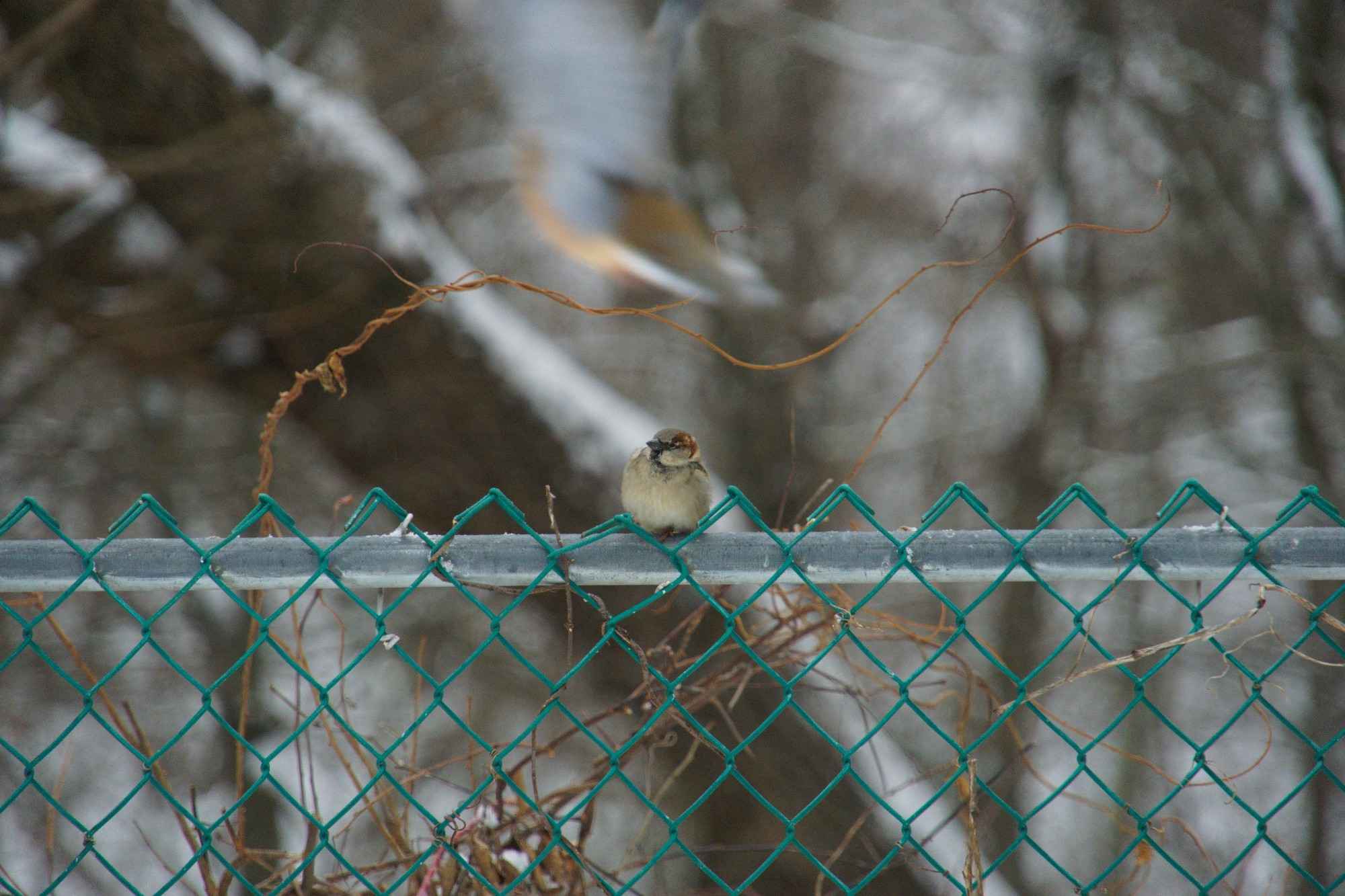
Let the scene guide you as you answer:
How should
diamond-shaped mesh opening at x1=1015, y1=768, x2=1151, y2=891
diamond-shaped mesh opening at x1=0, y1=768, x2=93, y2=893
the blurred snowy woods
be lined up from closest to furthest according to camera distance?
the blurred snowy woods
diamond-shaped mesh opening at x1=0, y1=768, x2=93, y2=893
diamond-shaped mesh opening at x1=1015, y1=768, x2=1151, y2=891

--

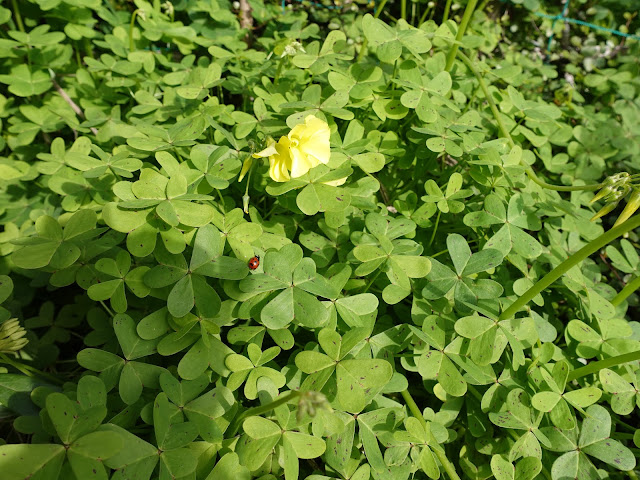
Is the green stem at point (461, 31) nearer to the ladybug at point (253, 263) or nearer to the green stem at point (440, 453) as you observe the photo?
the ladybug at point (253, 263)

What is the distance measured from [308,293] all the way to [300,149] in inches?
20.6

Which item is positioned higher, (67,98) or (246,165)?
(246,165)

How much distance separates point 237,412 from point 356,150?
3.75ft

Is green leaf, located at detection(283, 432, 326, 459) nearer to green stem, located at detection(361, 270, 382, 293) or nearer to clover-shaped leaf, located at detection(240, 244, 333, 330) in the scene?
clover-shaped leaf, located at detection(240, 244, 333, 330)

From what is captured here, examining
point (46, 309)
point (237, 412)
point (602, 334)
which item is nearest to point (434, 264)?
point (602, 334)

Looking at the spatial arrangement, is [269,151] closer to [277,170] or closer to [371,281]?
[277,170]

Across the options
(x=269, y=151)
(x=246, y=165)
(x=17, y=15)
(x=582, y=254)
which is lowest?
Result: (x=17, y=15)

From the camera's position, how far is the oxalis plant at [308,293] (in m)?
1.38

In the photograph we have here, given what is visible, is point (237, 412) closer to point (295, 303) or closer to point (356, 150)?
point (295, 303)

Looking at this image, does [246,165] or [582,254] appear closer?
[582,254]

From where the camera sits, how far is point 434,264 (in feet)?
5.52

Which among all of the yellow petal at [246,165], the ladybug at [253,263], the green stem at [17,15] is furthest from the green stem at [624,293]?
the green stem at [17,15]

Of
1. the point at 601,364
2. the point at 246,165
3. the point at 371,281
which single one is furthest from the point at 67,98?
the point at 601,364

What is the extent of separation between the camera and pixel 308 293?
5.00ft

▶ Request
Copy every line in the items above that contains the string "clover".

▶ Complete response
Is green leaf, located at detection(283, 432, 326, 459) nearer to green stem, located at detection(361, 270, 382, 293) or nearer to clover-shaped leaf, located at detection(240, 244, 333, 330) in the scene?
clover-shaped leaf, located at detection(240, 244, 333, 330)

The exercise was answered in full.